Traditional medicine would have us believe that Fibromyalgia is an elusive condition. It has been relegated to the specialty of Rheumatology because the primary symptom is pain. The treatment paradigm is similar to that for other "illnesses", i.e. relieve symptoms. Muscle relaxants and analgesics are used for joint and muscle pain, sleep medications used for insomnia, and psychotropic and seizure drugs are used to handle anxiety and depression. Now there is Lyrica, a nasty drug with side effects that doesn't cure Fibromyalgia, but in masking the pain, distracts from getting to the real issues of the symptoms.

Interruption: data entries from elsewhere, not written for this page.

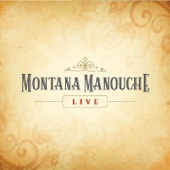 Montana Manouche - Stray Cat Strut (Live)
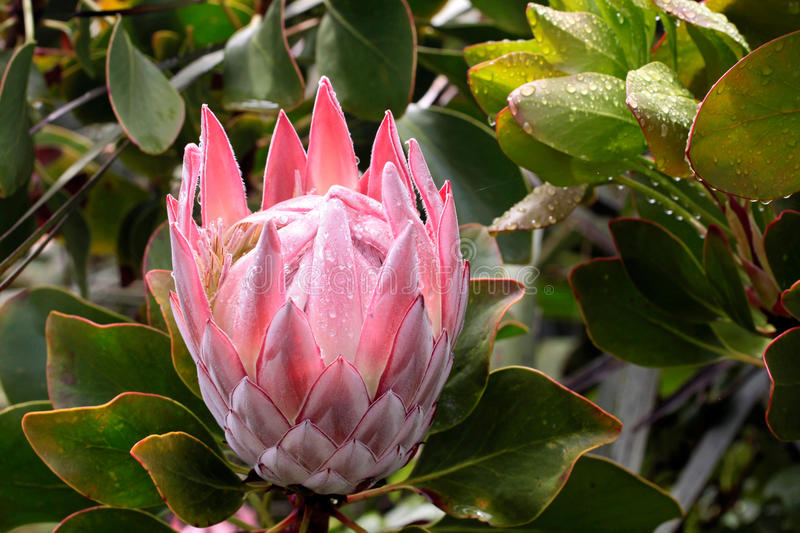 King Protea blossom (Protea cynaroides) stock photos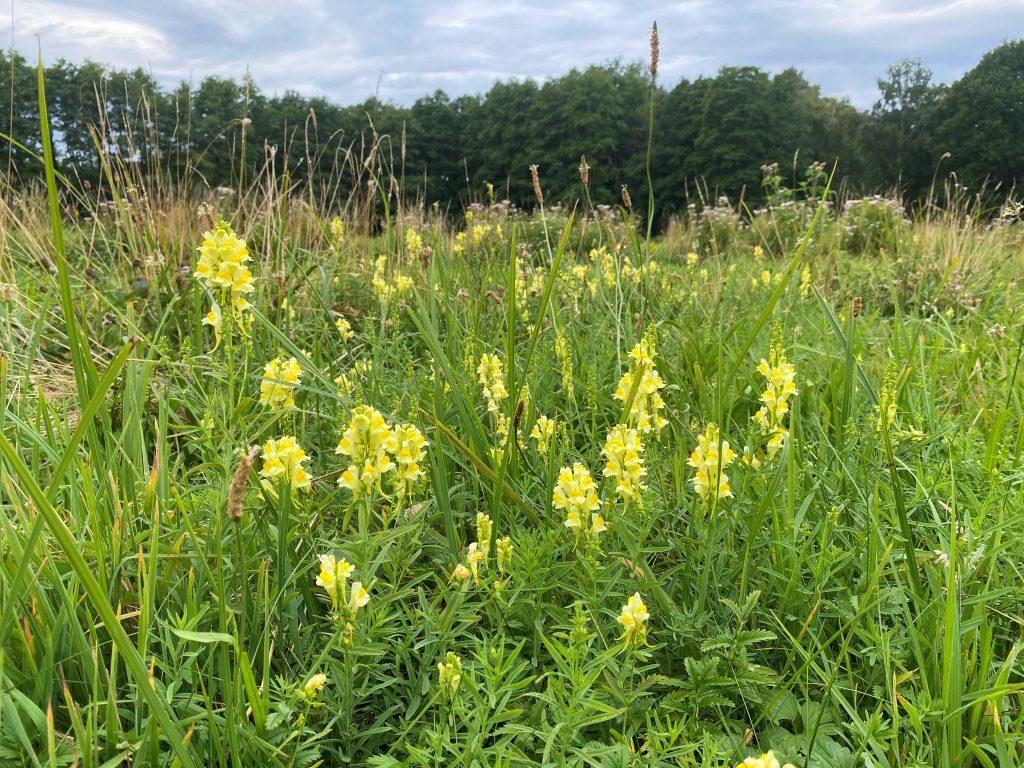 Artenreicher Gewässerrand mit echtem Leinkraut (Linaria vulgaris) und im Hintergrund blühendem Wasserdost (Eupatorium cannabinum)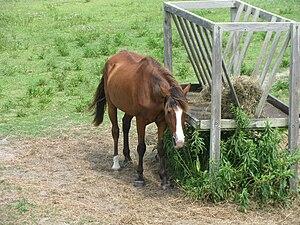 Banker horse - A Banker horse on Ocracoke Island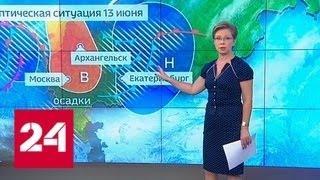 """""""Погода 24"""": в Москве заметно посвежело, но нуля не будет - Россия 24"""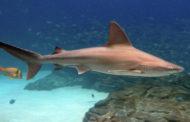 За неделю два человека стали жертвами нападения акул в Австралии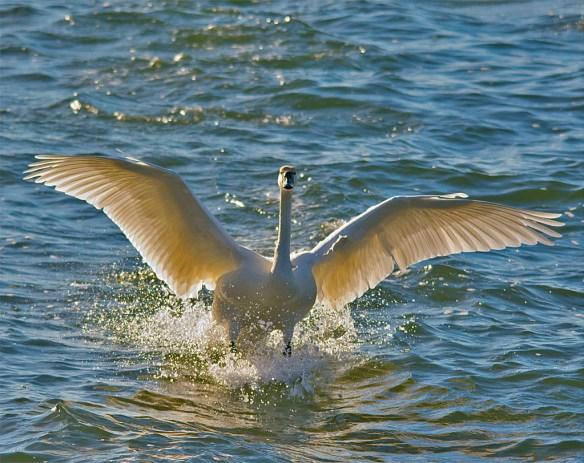 Tundra Swan 2016-5
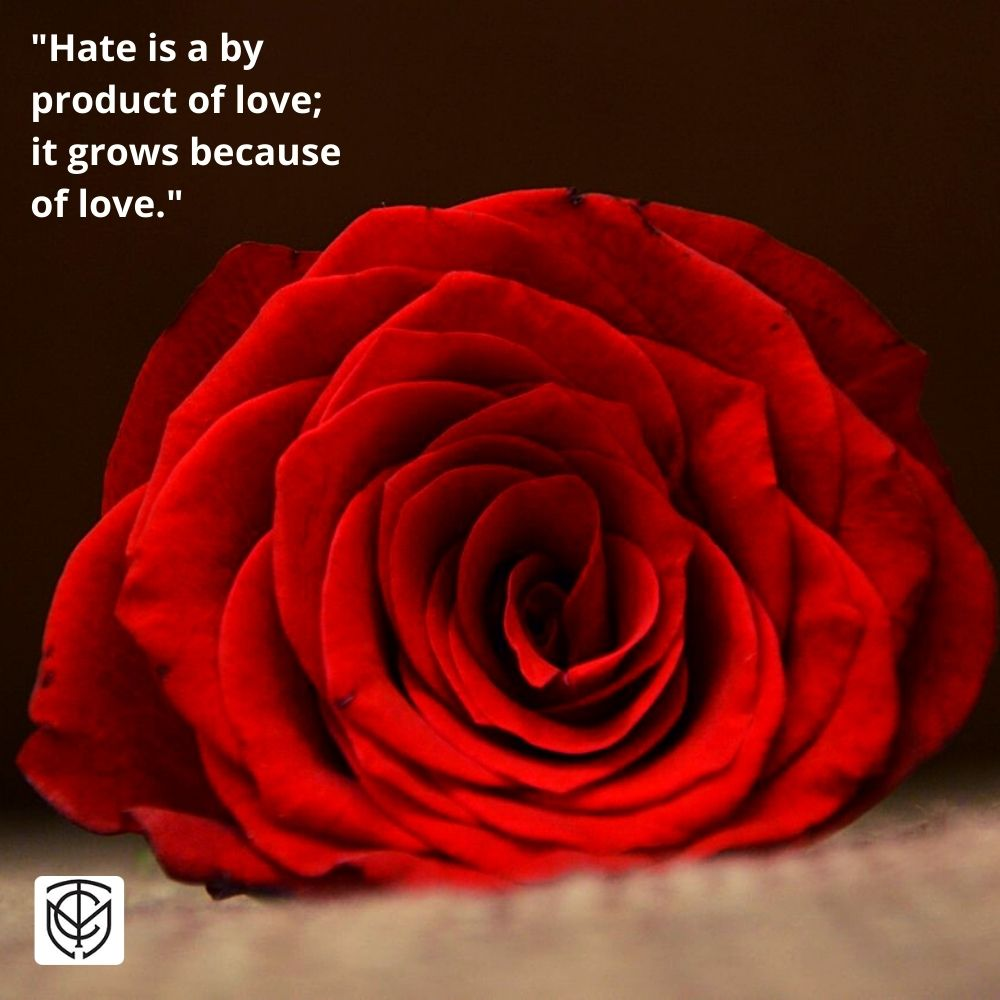 Hate is Not the Opposite of Love – Love Produces Hate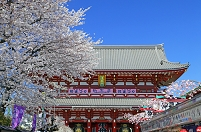 東京都 浅草寺宝蔵門とサクラ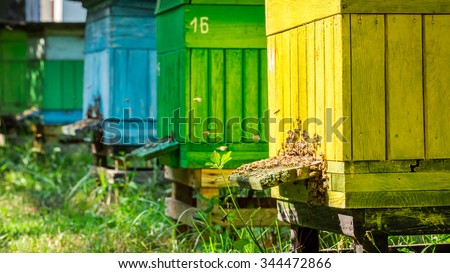 Full of honey beehives in garden - stock photo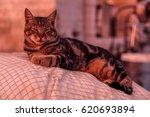 View Of Sleeping Cat Lying On...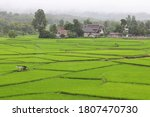 view of the rice fields in the... | Shutterstock . vector #1807470730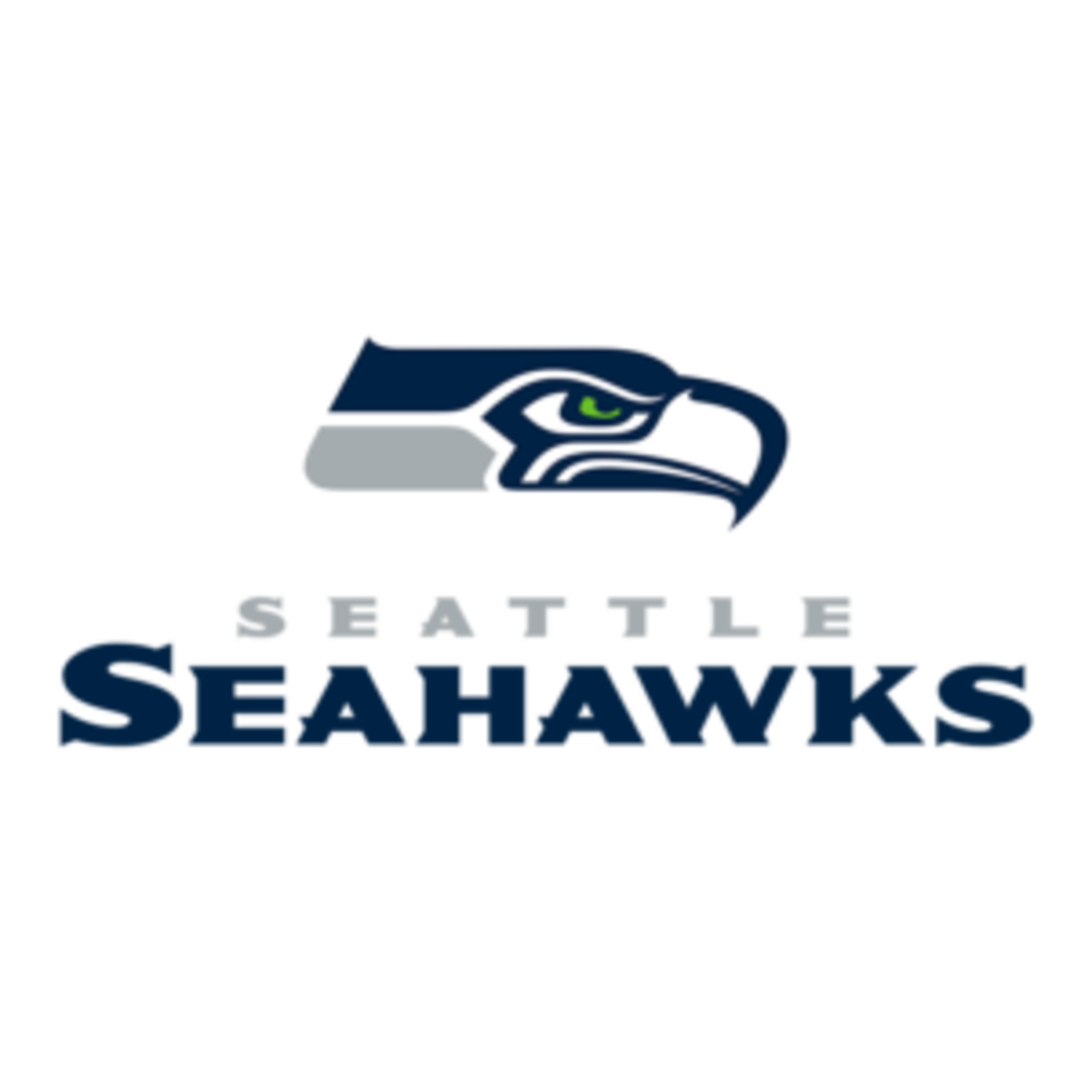 nfl-seattle-seahawks-team-logo-300x300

Fibromyalgia is defined as widespread pain for 3 or more months in 11 or more of 18 designated tender points on the body. In many people, there are fewer than 11 tender points. There are accompanying symptoms which vary from person to person, but typically may include fatigue, sleeping difficulties, irritable bowels, systemic inflammation, depression and anxiety. Historically, the term "Fibromyalgia" was coined in 1976. Prior to that it was called "muscular rheumatism" in 1592, "neuralgia" in 1841, "fibrositis" in 1904 and "psychogenic rheumatism" meaning of psychological causation, in the 1930's. This historical naming follows a pattern of ascribing a psychological basis for unexplainable symptoms, a common practice in medicine. Unfortunately, this reflects a prejudice and can be a stigma for people who have this diagnosis as well as a frustration, as depression may be the effect, not necessarily the cause. A point of clarity is that depression can deplete the immune response, so it can be both cause and effect.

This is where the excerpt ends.